You aren’t going to find it on any “Top 10 Christmas gifts for a photographer” list, but it’s an item I rarely ever go on a trip without.
This accessory has saved, improved, and inspired more photos than I dare say. It has woken me up on time. It has slowed me down to recompose and improve a shot. It has provided a sense of scale to an otherwise overwhelming scene. It has prevented me from spending an hour trying to make a busted sunrise/sunset into a vivid image. It has provided a sense of visual pop to an otherwise monochromatic scene. It has done more than I can remember, and far too much to list out.
By now you either know the answer or you are truly wondering what the accessory could be.
A small hint. It’s in this photo:
You see that pop of purple, in an otherwise green scene? The person sitting on top of what was a rock, but is now a boulder whose size can now put most houses to shame?
That’s my favorite photo accessory. It has saved, improved, or inspired more photos than I dare say.
The accessory is my favorite traveling companion. My wife.
Sounds corny doesn’t it? Too many, it probably does. But this is written in earnest.

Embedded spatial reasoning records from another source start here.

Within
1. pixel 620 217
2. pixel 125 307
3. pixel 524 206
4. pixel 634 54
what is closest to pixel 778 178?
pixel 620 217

Her attitude towards our trips is “lets see something beautiful.” That attitude has not only led us to many visually amazing places, but it has also kept us there past the point where most other individuals would have lost interest. She’s afraid to take a picture with my camera (from fear of not knowing it, or somehow screwing it up), but she understands what goes into making a great picture and is accommodating.
Three specific examples from this photo alone. First, we went here because she chose between two waterfalls in a book (Photographing Oregon by Greg Vaughan) and picked the one she liked the most. Secondly, she did this hike with me twice in one day. Two miles round trip each time. Why? Near this location on the first hike, we agreed the light was trash, and she suggested we come back later when it was better. That was something I wasn’t going to suggest seeing as how I had already drug her 7+ miles that day and it was barely past noon. Thirdly, after snapping some similar images that contained another individual (that story and picture later) the individual had to leave. At my mention that the sense of scale was gone, she suggested to continue on down the trail and climb atop the boulder.
Those three things are powerful and that attitude is directly responsible for improving this and many of my images. It may sound small, but on a vacation where photography isn’t the main objective, having a traveling companion whose attitude is “lets see something beautiful” becomes even more impactful.